Year
2021
Units
4.5
Contact
1 x 1-hour lecture weekly
1 x 1-hour seminar weekly
1 x 2-hour film screening weekly
Prerequisites
1 4.5 units of second level DRAM topics
2 4.5 units of second level CREA topics
3 4.5 units of second level DANC topics
Must Satisfy: ((1) or (2) or (3))
Enrolment not permitted
DRAM3507 has been successfully completed
Assessment
Assignment(s), Participation
Topic description
At the heart of much contemporary performance practice is a heightened awareness and willingness to play with the fluid, shifting, and interconnected relationships between time, space, and the body. This topic looks at one or more distinctive strands of contemporary performance that may include dance, transmedia performance, VR and MoCap, Live Art, environmental performance, or other emerging practices. We seek to make sense of one or more of those practices through the application of theoretical approaches that focus on the operation of space and place, time and event, the body in action, kinesthetic empathy, embodiment, performativity, and presence and desire.

**Extracted records:**
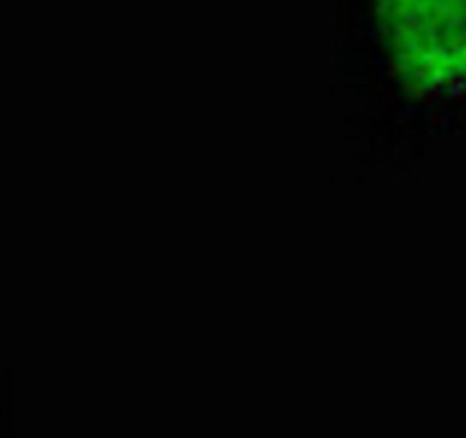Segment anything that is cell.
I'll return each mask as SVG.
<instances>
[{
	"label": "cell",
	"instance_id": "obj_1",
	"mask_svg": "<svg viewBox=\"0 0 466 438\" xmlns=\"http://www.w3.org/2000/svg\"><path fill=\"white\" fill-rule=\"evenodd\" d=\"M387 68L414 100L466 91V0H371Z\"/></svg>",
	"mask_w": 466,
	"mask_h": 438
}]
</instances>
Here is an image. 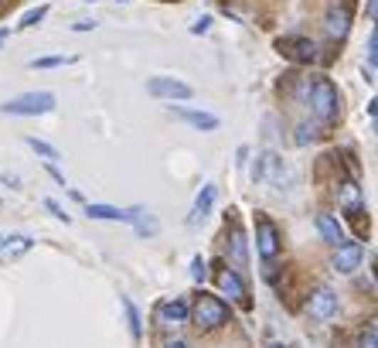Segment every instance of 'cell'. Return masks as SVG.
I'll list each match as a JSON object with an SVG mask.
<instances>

**What you have to do:** Transcribe the contemporary performance topic listing above in full, word for word.

**Complete response:**
Year
2021
Units
4.5
Contact
1 x 1-hour lecture weekly
1 x 1-hour seminar weekly
1 x 2-hour film screening weekly
Prerequisites
1 4.5 units of second level DRAM topics
2 4.5 units of second level CREA topics
3 4.5 units of second level DANC topics
Must Satisfy: ((1) or (2) or (3))
Enrolment not permitted
DRAM3507 has been successfully completed
Assessment
Assignment(s), Participation
Topic description
At the heart of much contemporary performance practice is a heightened awareness and willingness to play with the fluid, shifting, and interconnected relationships between time, space, and the body. This topic looks at one or more distinctive strands of contemporary performance that may include dance, transmedia performance, VR and MoCap, Live Art, environmental performance, or other emerging practices. We seek to make sense of one or more of those practices through the application of theoretical approaches that focus on the operation of space and place, time and event, the body in action, kinesthetic empathy, embodiment, performativity, and presence and desire.